With more people spending more time at home—watching Netflix, gaming, making calls, checking the internet—they place more demand on network gateways that were not designed to handle the load. If schools are closed and the kids are home, that only adds to the load.

Typically, when a carrier’s network becomes overwhelmed it  has sharing agreements with other providers to pick up the load. But, if those providers also are experiencing high-demand, they will be unable to handle the extra traffic.

SEE: Amazon halts all employee travel, Nike closes Oregon campus (TechRepublic)

“So there’s a kind of a waterfall effect,” Palmer said. “If there are capacity crunches on the network, the next path is chosen, and then the next path, until a free gateway is found. Because of this change, capacity strains are found in different areas, and international calls are finding different ways out of the country using different appliances. It’s a struggle for the network to adjust to any significant change in demand pattern.”
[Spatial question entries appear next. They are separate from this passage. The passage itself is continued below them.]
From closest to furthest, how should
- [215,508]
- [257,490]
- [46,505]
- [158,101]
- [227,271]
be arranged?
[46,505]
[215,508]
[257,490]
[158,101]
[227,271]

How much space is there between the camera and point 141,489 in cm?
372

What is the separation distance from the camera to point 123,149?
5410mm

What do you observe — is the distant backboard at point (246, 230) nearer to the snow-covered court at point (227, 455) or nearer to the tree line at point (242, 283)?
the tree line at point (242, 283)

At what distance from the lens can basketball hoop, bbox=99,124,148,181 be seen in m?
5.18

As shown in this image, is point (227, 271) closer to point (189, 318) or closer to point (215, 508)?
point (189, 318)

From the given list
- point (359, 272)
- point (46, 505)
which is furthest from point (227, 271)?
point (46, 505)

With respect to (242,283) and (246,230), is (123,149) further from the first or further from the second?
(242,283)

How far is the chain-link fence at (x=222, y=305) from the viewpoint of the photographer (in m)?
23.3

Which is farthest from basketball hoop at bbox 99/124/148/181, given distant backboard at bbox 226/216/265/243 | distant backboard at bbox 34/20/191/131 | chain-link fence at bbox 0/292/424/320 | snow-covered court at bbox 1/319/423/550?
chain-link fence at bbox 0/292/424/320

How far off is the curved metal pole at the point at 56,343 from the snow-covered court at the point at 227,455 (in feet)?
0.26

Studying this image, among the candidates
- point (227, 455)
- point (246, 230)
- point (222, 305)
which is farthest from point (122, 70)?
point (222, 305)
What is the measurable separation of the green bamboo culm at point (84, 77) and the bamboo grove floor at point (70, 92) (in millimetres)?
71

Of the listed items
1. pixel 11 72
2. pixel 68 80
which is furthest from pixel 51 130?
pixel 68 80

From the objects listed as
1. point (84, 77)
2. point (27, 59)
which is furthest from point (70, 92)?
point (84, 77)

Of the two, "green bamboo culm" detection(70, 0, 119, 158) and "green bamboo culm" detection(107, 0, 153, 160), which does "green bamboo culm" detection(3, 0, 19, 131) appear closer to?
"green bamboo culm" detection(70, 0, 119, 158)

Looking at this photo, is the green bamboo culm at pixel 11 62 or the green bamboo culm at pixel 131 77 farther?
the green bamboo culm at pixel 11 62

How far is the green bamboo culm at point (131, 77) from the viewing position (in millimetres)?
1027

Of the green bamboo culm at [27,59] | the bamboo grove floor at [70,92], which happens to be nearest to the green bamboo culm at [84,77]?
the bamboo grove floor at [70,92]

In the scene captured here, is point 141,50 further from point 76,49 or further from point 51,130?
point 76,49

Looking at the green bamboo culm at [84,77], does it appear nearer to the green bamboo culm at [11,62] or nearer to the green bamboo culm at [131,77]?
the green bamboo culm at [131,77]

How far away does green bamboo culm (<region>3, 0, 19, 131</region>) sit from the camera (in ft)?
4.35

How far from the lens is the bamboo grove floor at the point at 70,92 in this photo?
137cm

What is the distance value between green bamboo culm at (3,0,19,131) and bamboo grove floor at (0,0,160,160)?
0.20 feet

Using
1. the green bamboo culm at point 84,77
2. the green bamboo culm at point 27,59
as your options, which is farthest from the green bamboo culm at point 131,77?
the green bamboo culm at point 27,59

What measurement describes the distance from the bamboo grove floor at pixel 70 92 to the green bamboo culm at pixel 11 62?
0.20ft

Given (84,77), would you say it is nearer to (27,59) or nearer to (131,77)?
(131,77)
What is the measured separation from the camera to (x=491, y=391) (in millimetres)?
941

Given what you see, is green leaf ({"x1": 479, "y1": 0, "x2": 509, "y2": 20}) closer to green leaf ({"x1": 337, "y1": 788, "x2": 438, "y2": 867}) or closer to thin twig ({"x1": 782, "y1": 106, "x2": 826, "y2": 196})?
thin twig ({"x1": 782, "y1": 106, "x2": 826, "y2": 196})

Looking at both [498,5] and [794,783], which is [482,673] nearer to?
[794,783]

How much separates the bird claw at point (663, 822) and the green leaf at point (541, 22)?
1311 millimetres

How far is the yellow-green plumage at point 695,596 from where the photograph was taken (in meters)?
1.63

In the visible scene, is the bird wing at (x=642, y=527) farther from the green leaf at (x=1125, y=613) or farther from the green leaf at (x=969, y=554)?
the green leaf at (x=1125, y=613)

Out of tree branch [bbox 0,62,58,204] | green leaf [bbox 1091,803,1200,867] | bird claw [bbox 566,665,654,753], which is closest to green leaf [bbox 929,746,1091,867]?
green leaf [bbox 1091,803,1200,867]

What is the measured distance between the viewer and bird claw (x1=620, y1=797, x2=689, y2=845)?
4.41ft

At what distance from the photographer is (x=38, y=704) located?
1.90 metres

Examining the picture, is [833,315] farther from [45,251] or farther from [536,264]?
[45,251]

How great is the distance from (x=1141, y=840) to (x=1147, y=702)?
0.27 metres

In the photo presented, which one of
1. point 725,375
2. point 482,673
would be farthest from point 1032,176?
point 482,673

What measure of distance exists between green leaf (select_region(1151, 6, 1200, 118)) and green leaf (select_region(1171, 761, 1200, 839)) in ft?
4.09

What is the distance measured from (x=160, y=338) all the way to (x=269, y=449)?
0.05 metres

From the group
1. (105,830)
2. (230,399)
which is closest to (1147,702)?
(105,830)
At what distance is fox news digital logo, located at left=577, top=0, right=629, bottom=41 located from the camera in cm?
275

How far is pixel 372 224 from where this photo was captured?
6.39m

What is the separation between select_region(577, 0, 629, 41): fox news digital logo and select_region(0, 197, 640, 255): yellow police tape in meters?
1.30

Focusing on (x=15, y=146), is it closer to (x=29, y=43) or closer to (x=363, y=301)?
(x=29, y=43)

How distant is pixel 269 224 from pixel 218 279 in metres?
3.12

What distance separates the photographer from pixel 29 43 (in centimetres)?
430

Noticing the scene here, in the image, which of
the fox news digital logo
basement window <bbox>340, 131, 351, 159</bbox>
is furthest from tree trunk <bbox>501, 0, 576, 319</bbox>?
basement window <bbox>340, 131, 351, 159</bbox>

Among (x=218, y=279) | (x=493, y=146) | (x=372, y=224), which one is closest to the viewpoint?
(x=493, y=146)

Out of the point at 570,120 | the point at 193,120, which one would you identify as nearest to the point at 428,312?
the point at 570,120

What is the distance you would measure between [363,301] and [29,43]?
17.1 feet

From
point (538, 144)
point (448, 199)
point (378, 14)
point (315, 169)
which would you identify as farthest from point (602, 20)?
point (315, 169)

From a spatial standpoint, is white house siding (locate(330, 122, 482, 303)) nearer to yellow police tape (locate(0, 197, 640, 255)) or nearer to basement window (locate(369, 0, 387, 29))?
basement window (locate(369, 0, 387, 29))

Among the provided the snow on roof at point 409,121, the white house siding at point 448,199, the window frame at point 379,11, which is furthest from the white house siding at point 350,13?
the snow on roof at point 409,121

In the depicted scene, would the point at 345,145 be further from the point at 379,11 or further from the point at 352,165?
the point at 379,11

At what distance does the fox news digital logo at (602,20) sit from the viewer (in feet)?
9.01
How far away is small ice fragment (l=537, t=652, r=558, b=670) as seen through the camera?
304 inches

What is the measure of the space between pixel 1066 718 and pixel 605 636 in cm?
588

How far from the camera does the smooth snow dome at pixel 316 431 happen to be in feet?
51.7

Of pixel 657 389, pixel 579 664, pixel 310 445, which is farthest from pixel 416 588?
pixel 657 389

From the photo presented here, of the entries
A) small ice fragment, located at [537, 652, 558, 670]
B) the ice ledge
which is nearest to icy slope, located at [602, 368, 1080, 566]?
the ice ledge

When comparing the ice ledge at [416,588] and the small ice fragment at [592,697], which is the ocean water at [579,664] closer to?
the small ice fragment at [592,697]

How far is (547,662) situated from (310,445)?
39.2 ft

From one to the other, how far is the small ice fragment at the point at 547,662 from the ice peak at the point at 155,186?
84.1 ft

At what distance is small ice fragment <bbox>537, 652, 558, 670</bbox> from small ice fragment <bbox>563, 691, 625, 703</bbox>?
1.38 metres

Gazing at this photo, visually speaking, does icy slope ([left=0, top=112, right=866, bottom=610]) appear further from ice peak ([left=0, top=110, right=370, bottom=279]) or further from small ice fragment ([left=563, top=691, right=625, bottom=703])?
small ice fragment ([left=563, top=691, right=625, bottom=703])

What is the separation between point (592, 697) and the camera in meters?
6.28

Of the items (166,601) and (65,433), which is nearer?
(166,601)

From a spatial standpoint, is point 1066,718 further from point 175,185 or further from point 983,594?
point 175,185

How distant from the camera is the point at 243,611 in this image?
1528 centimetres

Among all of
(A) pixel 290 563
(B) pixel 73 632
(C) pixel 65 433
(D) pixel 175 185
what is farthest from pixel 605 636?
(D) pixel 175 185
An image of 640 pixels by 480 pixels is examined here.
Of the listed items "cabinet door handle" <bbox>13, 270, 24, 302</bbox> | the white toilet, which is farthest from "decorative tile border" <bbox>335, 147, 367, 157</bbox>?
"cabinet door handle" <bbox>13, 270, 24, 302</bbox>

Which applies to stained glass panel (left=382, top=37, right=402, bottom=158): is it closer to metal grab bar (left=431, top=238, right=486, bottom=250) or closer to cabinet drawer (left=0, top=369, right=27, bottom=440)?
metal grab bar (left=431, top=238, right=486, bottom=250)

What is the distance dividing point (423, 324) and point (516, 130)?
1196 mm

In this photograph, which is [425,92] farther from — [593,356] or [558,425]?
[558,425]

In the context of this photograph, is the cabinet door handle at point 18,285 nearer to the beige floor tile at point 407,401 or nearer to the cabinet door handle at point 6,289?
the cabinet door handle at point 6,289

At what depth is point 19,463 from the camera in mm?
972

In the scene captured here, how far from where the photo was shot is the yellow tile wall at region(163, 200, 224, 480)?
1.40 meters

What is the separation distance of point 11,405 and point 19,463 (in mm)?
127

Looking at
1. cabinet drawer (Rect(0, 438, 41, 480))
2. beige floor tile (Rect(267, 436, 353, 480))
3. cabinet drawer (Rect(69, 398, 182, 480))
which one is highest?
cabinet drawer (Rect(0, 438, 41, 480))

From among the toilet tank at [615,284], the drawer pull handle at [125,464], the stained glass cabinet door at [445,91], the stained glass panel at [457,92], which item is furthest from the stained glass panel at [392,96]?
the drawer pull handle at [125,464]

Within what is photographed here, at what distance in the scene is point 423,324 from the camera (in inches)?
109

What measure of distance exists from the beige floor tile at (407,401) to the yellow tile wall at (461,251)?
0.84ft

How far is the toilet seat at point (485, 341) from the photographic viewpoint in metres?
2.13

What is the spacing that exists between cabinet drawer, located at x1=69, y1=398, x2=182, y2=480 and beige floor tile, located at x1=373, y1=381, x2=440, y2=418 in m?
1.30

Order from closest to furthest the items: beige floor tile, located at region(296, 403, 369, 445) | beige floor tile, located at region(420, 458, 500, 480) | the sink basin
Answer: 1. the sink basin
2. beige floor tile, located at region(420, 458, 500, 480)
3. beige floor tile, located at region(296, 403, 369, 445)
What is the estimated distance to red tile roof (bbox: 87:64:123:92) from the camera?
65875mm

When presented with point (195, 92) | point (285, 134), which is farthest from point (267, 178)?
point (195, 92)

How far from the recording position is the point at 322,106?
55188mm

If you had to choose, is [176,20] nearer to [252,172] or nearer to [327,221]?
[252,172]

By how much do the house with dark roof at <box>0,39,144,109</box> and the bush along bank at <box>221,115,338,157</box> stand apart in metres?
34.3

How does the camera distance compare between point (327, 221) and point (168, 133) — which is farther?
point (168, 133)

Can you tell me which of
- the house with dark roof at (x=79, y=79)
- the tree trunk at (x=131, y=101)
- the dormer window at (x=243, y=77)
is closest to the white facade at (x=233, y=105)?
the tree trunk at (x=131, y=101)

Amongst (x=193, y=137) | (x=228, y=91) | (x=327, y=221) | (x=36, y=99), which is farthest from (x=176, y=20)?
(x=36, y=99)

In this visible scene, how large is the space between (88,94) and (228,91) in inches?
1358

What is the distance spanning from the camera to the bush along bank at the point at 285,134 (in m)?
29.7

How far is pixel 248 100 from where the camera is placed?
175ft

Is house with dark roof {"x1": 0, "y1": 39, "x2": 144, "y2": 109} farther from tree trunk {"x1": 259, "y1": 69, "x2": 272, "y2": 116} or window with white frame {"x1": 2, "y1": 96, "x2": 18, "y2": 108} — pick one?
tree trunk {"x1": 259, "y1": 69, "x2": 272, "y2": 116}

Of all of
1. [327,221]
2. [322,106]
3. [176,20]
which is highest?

Another issue is maintenance. With localized quarantines in effect, equipment failures in those regions may not be fixed quickly. Unlike China, which has a lot of telecom engineers at the ready to address network quality and downtime issues, other areas of the world like countries in Africa may not be so well staffed, Palmer said. This could lead to these areas being slower to recover should quarantines go into effect.

As of this weekend, Palmer said call quality in both China and South Korea have improved but Spearline chalks this up to reduced demand.

“China has stabilized quite well,” Palmer said. “Though still at a lesser performance than pre-event. South Korea’s performance is somewhat more volatile with a more saw-tooth curve.”